Acura has confirmed that the two NSX concept vehicles shown at the 2012 and 2013 Detroit auto shows are just the beginning of an excruciating number of show car unveilings that we will be forced to sit through before they finally show the production version.
“Think of it as a sort of striptease,” said Acura spokesteaser Parsley Thyme, “Only the stripper is a poor woman who can’t afford a proper winter coat, so she has to wear a whole lot of layers. We’ve seen her hat and windbreaker come off, but she still has to take off her scarf, her zip-up sweatshirt, her pull-over sweatshirt, the sweater her Aunt Bernie knitted for her for Christmas in 1997, a button-down blouse, a polo shirt, her ex-boyfriend’s Metallica T with the sleeves cut off, a halter top, one more t-shirt, a sports bra and an underwire bra before we finally get to see her gazongas.”
Acura unveiled the first NSX Concept, which lacked an interior, at the 2012 Detroit show. This year’s concept car had a finished interior and opening doors, and Thyme says the next NSX Concept, most likely to be shown at the New York Auto Show this spring, will have an opening hood with a dummy engine, which will be replaced with a real engine in the NSX Concept to be shown at the 2014 Detroit show.
“After that, we’ll show an NSX concept with updated front-end styling, then another one with updated rear-end styling, and maybe a couple with new rooflines and steering wheels. We thought of doing one shaped like a CR-V just to see if people were paying attention, but we decided to just futz with the headlights and the side glass instead.”
Asked about the cost of producing multiple concepts, Thyme said, “Oh, it’s unbelievable. Each concept costs an average of $750,000 to produce, plus another hundred grand to present it at the auto show. We figure this endless line of concepts will probably add $20,000 to the price of each NSX we sell, but how the hell else are we going to maintain the public’s interest in a super-light mid-engine sports coupe with a turbo V6, twin-clutch transmission, and a three-motor hybrid powertrain with the world’s first torque-vectoring electric drive?”

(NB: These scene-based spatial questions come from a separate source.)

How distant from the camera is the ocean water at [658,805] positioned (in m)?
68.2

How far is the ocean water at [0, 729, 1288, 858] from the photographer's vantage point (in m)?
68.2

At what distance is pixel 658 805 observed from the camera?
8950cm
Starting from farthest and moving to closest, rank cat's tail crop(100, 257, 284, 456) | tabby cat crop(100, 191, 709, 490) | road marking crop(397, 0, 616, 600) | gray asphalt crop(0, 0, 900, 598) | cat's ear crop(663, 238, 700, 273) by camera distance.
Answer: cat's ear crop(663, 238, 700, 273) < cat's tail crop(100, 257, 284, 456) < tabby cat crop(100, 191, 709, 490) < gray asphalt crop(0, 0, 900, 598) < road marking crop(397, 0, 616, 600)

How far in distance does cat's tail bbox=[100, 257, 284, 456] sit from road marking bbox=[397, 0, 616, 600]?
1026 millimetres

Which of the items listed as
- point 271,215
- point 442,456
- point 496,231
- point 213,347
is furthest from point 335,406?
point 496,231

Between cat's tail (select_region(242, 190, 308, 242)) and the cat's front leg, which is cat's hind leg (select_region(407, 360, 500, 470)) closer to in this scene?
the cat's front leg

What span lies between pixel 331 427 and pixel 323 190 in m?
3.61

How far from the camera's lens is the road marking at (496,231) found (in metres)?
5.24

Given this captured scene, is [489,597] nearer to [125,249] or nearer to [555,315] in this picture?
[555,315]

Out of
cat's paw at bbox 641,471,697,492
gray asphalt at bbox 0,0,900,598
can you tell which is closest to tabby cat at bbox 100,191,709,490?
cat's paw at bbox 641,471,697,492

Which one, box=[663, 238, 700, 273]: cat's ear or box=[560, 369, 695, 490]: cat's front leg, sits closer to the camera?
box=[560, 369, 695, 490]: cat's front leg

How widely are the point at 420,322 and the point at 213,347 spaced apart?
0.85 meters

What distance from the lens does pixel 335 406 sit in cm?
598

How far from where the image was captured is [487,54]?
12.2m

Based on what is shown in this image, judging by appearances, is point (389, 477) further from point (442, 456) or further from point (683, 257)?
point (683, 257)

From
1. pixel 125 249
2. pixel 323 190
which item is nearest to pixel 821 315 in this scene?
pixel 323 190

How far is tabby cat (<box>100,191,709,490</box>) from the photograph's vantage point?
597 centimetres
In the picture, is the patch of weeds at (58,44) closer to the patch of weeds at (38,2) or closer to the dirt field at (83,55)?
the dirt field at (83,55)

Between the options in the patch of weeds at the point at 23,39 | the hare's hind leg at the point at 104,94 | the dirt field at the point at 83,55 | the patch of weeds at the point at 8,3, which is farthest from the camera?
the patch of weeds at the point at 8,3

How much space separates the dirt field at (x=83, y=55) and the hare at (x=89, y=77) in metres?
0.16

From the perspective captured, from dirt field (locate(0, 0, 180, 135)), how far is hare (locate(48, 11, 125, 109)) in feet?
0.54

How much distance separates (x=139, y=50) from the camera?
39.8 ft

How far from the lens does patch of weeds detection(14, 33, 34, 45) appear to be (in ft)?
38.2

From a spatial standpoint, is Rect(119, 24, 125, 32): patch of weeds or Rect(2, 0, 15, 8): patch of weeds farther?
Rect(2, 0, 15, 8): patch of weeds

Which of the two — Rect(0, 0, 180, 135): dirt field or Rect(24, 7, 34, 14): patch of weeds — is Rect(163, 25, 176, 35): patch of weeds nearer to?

Acura initially planned to bring the NSX to market in 2015, but now says it may delay the launch in order to produce more concept cars.
Acura has released a photo of the production version of the 2014 RLX, which is radically different from the RLX concept revealed at the New York Auto Show. Newly-appointed Honda/Acura PR chief Parsley Thyme says the car has had a crash redesign to address the concerns of automotive journalists.
“We put the world’s most most sophisticated all-wheel-drive system in the TL, and the media said the car was too ugly,” said Thyme. “We toned down the styling on the RDX, and you said the driveline wasn’t sophisticated enough. Well, fuck all of you. You want a BMW? Fine. Here’s your fucking BMW.”
“It’s not as if it matters what the car looks like,” Thyme added. “We’re selling to Accord owners. I could shit in my hand, put an Acura badge on it, and they’d line up for blocks to buy it.”
Asked about the torque-vectoring hybrid drive system in the RLX concept, Chief Engineer Ahshiro Nakamama said, “Nope. Gone. Out back in the fucking dumpster. Guess you ought to learn to show a little gratitude.”
Experienced automotive journalist Clifton Faghands was asked his opinion of the revised RLX, but he refused to speculate until he had attended the press preview. “That place in Barcelona where they took us to drive the TL was an absolute dump, and my steak was undercooked. I hated the car.”